President Bush, in an effort to reign in the looming federal budget deficit, has submitted to Congress a budget that cuts the funding of programs such as Peachcare. It is precisely because of this uncertainty that the directors of Peachcare have decided to stop accepting new applicants, thereby denying health insurance to thousands of Georgia children.
I am the father of a strapping four-year-old boy. He has always been on a private health insurance plan, but the plan is very expensive and provides inadequate coverage.
The time has come for his first visit to the dentist, however such things are not covered by his private insurance plan. Because of this, we are seeking to put him on Peachcare. Whether his application will have been processed by the March 10 deadline is anybody's guess.
My situation is an example of the growing and pervasive costs of the War in Iraq. Already thousands of lives and hundreds of billions of dollars have been sacrificed for nothing. Any benefits have yet to materialize.
The war has only proven detrimental thus far. We have squandered the moral support of Sept. 11, emboldened our enemies (e.g. Iran) and created a terrorist haven in Iraq.
The invasion of Iraq did not stop some horrible humanitarian crisis - there wasn't such - but instead succeeded in starting one.

**Record extracts**
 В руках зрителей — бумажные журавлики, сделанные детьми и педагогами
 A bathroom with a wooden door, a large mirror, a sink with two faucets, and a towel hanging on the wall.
---
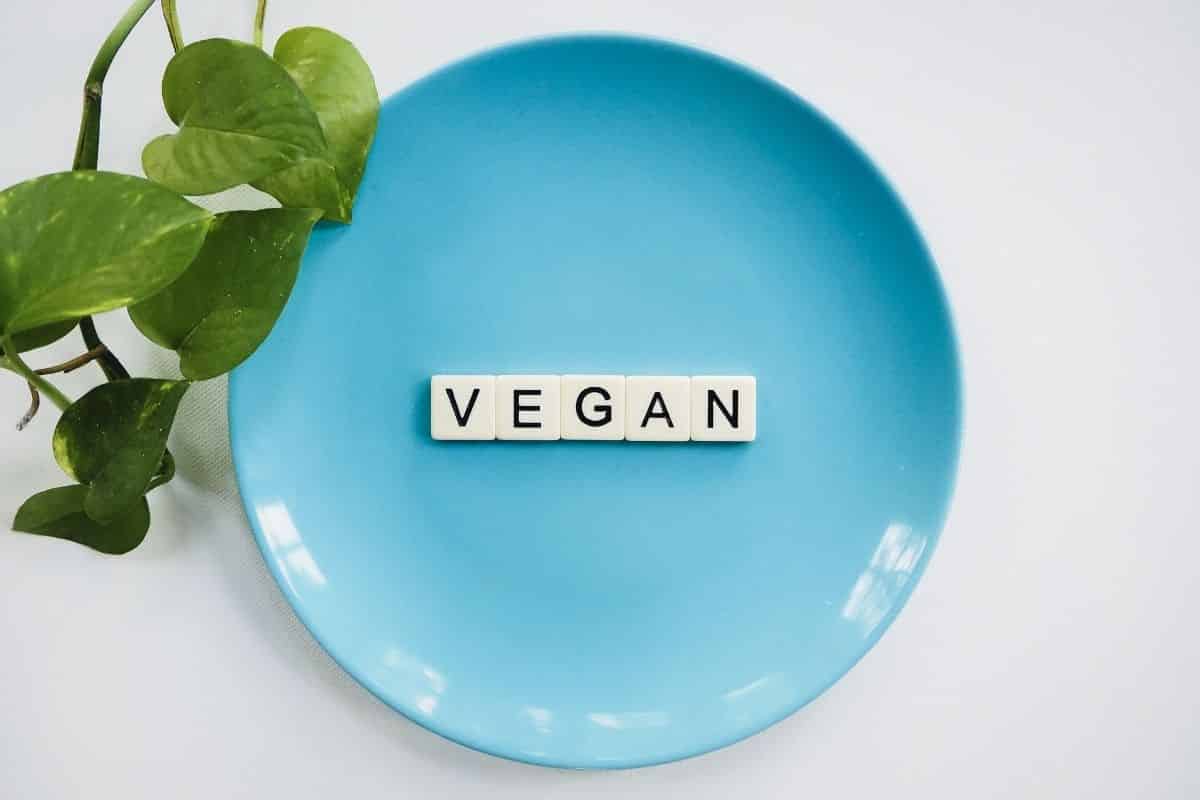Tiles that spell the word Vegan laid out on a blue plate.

**Using the information**
1) According to the Peachcare letter, why is the writer trying to enroll his son in Peachcare? Answer in one to three sentences.
2) Reproduce the passage of the Peachcare letter starting at "My situation is" and ending at "in starting one.".

**Replies**
1) The boy's first visit to the dentist is coming up, and his private insurance plan doesn't cover it. The writer therefore wants to put him on Peachcare.

2)
My situation is an example of the growing and pervasive costs of the War in Iraq. Already thousands of lives and hundreds of billions of dollars have been sacrificed for nothing. Any benefits have yet to materialize.
The war has only proven detrimental thus far. We have squandered the moral support of Sept. 11, emboldened our enemies (e.g. Iran) and created a terrorist haven in Iraq.
The invasion of Iraq did not stop some horrible humanitarian crisis - there wasn't such - but instead succeeded in starting one.